[Der Zeuge verläßt den Zeugenstand.]
MR. DODD: Herr Vorsitzender! Ich habe diese Bescheinigung gefunden. Es ist so, wie ich es dem Gerichtshof dargestellt habe. Es ist eine Bescheinigung von Hauptmann Weber von der britischen Armee, in der bestätigt wird, daß er eine Kopie dieses Dokuments von der amerikanischen Abteilung erhalten habe. Es ist unterschrieben von Hauptmann H. Weber, IMT Corps der britischen Armee, Europäischer Sektor.
VORSITZENDER: Kommt nun Ihr Fall, Dr. Servatius?

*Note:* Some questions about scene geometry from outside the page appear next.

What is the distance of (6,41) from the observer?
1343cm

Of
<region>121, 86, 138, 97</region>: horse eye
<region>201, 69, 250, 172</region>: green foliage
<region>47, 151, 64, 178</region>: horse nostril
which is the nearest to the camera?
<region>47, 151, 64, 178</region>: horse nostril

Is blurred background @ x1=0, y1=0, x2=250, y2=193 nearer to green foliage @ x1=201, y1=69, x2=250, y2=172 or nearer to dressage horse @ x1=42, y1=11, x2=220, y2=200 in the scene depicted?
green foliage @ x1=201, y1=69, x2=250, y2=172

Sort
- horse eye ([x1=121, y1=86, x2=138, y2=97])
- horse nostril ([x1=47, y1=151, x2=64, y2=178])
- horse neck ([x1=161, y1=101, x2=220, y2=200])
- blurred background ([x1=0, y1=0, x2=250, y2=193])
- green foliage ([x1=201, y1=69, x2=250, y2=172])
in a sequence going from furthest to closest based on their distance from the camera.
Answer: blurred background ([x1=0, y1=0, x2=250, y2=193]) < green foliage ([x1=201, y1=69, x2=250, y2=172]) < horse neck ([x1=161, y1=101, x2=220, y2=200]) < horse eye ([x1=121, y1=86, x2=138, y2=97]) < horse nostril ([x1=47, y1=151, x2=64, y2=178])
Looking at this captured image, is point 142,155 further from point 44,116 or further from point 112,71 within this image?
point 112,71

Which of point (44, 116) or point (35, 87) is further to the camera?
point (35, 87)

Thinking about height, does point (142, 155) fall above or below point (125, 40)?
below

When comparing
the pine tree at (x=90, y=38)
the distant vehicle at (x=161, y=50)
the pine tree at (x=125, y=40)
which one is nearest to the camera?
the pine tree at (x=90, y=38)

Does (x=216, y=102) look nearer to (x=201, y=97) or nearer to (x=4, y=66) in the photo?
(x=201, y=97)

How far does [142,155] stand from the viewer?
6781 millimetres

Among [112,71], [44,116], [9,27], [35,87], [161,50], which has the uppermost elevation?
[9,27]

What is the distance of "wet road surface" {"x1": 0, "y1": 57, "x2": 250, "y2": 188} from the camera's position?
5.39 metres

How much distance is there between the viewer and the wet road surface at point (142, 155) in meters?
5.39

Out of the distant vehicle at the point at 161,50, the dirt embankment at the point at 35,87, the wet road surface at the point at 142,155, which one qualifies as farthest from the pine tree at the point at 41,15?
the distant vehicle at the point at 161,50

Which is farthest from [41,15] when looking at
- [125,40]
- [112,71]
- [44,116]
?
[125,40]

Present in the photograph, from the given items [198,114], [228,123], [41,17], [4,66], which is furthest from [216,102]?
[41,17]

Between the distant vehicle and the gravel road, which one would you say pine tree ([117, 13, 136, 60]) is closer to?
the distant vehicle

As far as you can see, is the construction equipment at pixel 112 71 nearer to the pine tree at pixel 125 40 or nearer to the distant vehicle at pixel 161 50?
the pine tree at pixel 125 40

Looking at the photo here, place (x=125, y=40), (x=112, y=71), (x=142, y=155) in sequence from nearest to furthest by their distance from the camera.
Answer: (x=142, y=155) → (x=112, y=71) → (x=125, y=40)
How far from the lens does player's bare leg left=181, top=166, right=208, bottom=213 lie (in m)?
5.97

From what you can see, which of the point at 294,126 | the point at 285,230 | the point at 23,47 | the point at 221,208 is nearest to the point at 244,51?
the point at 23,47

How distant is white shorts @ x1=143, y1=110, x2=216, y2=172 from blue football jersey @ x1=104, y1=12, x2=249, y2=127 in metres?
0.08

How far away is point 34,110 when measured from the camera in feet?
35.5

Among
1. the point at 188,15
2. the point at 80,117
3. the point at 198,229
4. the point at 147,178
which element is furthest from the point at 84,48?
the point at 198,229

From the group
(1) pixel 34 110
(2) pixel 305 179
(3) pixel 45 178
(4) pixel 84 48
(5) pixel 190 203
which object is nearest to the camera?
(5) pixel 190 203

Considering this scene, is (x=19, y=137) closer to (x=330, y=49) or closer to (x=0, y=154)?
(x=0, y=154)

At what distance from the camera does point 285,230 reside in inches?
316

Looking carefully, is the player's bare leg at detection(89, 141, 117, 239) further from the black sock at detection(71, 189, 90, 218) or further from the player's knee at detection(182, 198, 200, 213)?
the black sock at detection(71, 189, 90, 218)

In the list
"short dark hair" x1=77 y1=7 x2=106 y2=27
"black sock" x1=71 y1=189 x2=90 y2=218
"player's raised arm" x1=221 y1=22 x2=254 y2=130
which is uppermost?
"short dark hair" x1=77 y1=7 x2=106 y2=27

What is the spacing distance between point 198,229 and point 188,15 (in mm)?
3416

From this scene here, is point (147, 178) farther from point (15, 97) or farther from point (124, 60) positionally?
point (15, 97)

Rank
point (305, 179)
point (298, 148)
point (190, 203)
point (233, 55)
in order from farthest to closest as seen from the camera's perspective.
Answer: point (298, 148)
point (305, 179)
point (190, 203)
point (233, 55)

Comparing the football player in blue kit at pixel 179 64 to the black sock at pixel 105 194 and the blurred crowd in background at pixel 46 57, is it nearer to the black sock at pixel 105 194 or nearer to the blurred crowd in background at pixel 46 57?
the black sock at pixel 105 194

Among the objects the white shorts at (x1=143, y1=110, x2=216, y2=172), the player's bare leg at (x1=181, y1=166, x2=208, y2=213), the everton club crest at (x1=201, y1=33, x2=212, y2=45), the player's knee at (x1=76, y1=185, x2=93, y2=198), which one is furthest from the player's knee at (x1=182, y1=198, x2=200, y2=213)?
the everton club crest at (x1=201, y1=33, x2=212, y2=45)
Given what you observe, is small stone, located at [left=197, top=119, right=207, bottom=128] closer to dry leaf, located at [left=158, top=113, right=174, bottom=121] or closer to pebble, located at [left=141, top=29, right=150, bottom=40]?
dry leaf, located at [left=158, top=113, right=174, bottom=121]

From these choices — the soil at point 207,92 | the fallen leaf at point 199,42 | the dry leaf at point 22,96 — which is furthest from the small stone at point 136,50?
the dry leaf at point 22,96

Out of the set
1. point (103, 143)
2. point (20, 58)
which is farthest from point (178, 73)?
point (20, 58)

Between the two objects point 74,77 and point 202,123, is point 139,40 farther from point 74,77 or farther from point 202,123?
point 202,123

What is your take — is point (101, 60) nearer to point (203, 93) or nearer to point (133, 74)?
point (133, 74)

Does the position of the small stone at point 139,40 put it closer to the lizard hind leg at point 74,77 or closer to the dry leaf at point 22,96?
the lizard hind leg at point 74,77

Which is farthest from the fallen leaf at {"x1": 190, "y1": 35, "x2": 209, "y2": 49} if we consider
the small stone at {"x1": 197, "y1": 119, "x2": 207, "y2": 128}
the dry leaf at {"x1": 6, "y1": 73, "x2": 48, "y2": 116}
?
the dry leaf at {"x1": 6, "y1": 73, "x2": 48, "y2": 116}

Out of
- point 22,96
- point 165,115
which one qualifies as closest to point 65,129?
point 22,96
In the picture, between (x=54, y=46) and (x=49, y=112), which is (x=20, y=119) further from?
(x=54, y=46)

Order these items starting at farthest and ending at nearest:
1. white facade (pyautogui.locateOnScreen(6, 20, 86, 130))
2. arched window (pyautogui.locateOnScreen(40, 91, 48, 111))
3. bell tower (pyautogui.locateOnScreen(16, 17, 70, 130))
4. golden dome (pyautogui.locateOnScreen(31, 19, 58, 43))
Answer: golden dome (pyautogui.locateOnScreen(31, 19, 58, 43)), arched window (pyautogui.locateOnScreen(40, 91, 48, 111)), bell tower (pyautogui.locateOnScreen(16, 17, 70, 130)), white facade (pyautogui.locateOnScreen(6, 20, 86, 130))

DR. SERVATIUS: Ja. Es sind noch zwei Zeugen, Biedermann und Mitschke. Ich kann auf diese beiden Zeugen verzichten. Dann fehlen noch die eidesstattlichen Erklärungen, die Fragebogen von Dr. Voß, Dr. Scharmann, von einem Zeugen Marrenbach und noch von dem Zeugen Letsch, Sachbearbeiter in der Dienststelle Sauckel. Es sind eingegangen die Fragebogen der Zeugen Darré und Seldte, die aber noch nicht übersetzt sind. Ich lege sie dann vor, wenn die Übersetzung hergestellt ist.
VORSITZENDER: Gut.
DR. SERVATIUS: Dann bin ich am Ende meines Falles.
VORSITZENDER: Nun der Verteidiger für den Angeklagten Jodl, bitte!

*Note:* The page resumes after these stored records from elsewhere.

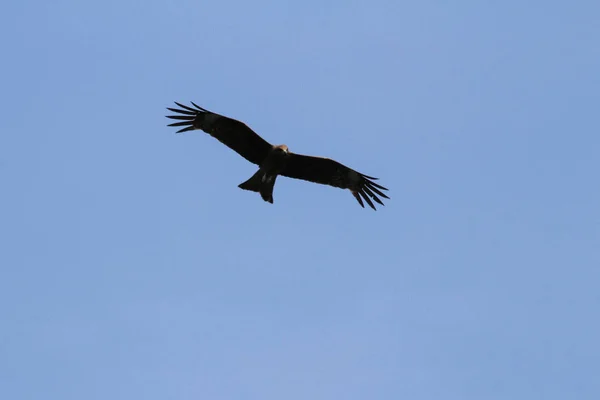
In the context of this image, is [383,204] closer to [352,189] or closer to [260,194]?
[352,189]

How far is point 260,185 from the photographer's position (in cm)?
2775

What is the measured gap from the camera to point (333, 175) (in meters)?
28.7

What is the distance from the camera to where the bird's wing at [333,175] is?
28281mm

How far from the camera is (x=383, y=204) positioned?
94.8 ft

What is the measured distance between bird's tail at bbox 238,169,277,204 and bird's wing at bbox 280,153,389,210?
59 cm

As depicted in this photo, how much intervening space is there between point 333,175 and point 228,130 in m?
2.83

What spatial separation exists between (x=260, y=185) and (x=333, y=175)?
1.99 metres

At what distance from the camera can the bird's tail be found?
27672mm

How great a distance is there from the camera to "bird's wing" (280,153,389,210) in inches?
1113

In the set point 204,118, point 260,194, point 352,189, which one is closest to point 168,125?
point 204,118

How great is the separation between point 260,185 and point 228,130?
1.46 metres

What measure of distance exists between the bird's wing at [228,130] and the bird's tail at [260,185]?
452 millimetres

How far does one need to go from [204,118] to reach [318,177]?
3144 mm

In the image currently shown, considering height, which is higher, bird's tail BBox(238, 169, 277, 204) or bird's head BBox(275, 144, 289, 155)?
bird's head BBox(275, 144, 289, 155)
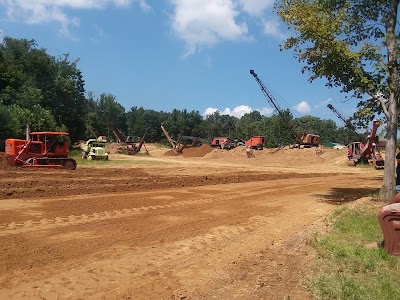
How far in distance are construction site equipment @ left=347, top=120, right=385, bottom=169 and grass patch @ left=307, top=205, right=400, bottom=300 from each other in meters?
29.8

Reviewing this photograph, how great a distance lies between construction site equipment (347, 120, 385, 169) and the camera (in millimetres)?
37303

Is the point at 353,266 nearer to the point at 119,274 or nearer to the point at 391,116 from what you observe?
the point at 119,274

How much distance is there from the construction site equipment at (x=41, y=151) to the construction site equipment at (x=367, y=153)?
26746mm

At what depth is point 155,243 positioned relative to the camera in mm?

PROF. DR. EXNER: Meine Herren Richter! Ich will mit Ihrer Erlaubnis meinen Fall in der Weise vorlegen, daß ich zunächst den Angeklagten Jodl in den Zeugenstand rufe und sämtliche Urkunden bis auf eine einzige bei seiner Vernehmung benütze und dem Gericht vorlege. Ich brauche dann die Herren Richter nicht mit weiteren langen Verlesungen zu langweilen. Ich habe drei Dokumentenbücher, die geordnet sind nach Nummern, und zwar Jo-1, Jo-2 fortlaufend und werde jeweils die Seite zitieren, welche bei den Übersetzungen links oben auf jeder Seite steht. Dieses ist nämlich die Seite des Originals, und diese stimmen überein. Leider muß ich sagen, sind die Dokumente nicht vollkommen in der Reihenfolge, in der ich sie zur Verlesung bringe, teils deshalb, weil sie verspätet eingelaufen sind, teils aus anderen Gründen. Es fehlen auch noch einige Fragebogen; einer, der mir wichtig wäre, vor allem. Ich hoffe, daß sie noch nachgebracht werden können. Ich habe fünf Zeugen bewilligt bekommen; es wird aber auf einen verzichtet werden können, und die vier anderen Zeugen sind Zeugen, die kurze Zeit in Anspruch nehmen werden.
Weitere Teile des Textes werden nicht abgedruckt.